The four ingredients of this head of liability are:
(1) the existence of a trust;
(2) breach of that trust;
(3) assistance in the breach (a simple question of fact); and
(4) dishonesty.
The first three being undoubtedly satisfied in the present case, the crucial question is whether the bank manager has been dishonest, if he has been his dishonesty will almost certainly be imputed to the bank.
In the leading case of Royal Brunei Airlines Sdn Bhd v Tan, an opinion of the Judicial Committee of the Privy Council, Lord Nicholls purported to apply an ‘objective standard’ of honesty, with the result that an accessory will be unable to escape liability on the ground that he sees nothing wrong in his behaviour. However, Lord Nicholls went on to introduce personal considerations into the test. He said that, ‘when called upon to decide whether a person was acting honestly, a court will look at all the circumstances known to the third party at the time. The court will have regard to personal attributes of the third party such as his experience and intelligence, and the reason why he acted as he did’. In Twinsectra v Yardley [2002] 2 AC 164 the House of Lords (Lord Millett dissenting) held that this test is not wholly objective.

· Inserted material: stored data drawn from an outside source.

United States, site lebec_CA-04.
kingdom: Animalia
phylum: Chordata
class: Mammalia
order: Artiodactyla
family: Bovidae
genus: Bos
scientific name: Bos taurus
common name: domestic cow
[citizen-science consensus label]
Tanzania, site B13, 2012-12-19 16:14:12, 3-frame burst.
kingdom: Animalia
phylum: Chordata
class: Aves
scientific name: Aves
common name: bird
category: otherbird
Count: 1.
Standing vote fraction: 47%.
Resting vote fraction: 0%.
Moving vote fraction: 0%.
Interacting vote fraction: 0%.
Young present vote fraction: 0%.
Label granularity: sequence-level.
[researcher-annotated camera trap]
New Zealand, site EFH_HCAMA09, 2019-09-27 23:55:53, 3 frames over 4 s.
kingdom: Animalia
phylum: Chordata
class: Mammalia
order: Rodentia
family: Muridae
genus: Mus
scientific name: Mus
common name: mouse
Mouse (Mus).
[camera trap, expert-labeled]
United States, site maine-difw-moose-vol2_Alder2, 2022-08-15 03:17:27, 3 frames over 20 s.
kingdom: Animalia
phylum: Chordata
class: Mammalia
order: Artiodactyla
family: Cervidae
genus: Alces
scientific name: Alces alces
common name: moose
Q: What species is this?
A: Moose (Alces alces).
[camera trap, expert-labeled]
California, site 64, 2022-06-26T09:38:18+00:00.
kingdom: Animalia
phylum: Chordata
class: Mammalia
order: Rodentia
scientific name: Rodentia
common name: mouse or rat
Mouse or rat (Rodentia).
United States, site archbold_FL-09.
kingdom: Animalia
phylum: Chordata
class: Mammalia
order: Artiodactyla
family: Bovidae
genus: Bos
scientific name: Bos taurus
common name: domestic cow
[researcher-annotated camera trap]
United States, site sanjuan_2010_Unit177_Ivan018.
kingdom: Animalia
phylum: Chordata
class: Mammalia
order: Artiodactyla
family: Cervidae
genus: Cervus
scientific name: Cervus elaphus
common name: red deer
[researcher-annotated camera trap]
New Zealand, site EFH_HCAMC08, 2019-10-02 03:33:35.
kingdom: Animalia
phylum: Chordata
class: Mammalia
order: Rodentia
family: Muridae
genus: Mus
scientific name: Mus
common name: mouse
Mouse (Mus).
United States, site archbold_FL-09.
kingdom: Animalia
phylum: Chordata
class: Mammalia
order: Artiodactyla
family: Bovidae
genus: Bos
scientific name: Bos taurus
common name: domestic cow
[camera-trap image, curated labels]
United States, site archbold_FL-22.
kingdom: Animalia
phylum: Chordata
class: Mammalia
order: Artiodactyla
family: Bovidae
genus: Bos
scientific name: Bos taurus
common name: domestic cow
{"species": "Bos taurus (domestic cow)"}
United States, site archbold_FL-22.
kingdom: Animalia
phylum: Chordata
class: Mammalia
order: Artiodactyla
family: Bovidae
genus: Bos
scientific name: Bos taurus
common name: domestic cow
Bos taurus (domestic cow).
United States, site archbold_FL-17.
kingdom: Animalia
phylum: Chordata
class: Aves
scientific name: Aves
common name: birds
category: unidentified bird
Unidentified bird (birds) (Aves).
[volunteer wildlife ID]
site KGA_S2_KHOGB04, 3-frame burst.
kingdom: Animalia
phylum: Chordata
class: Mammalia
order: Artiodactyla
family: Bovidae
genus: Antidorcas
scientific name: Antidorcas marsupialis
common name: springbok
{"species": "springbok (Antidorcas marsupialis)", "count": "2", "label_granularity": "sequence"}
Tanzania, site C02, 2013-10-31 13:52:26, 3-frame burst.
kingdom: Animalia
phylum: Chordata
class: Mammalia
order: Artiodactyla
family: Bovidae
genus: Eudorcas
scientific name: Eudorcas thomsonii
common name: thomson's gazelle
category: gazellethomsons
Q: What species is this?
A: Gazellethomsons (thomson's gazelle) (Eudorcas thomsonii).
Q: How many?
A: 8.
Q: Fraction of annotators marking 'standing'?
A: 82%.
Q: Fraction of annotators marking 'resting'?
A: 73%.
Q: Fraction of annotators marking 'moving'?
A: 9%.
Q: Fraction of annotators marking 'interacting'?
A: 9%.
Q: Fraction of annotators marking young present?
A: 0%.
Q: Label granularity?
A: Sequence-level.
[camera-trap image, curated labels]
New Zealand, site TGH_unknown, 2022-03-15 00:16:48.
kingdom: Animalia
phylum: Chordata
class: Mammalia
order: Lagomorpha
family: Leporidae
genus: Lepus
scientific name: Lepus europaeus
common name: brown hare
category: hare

On the contrary, their lordships held that the test allows the defendant to escape liability if he did not realise that his conduct would be considered dishonest by an objective onlooker. The law has since returned to the approach that favours an objective test for dishonesty, which is the test as Lord Nicholls expressed it in Tan. In Ivey v. Genting Casinos UK Ltd (t/a Crockfords Club) [2017] UKSC 67; [2018] A.C. 391, the UK Supreme Court held as follows in relation to a defendant accused of dishonest assistance:
- When once his actual state of mind as to knowledge or belief as to facts is established, the question whether his conduct was honest or dishonest is to be determined by the fact-finder by applying the (objective) standards of ordinary decent people. There is no requirement that the defendant must appreciate that what he has done is, by those standards, dishonest. (per Lord Hughes at Para 74).
The bank manager in the present case has given a reason why he acted as he did, it would fall to the court which hears his case to decide whether his failure to act on his suspicions was dishonest or not. The courts tend to be reluctant to label professional agents as “dishonest” on the civil burden of proof (the mere balance of probabilities) especially where, as in the case of a solicitor (See Twinsectra, also Clydesdale Bank plc v. John Workman [2016] EWCA Civ 73) or a bank manager, a finding of dishonesty will likely lead to loss of livelihood. Whether dishonesty is tested objectively or subjectively, a definitive finding of dishonesty cannot be reached on the brief facts before us.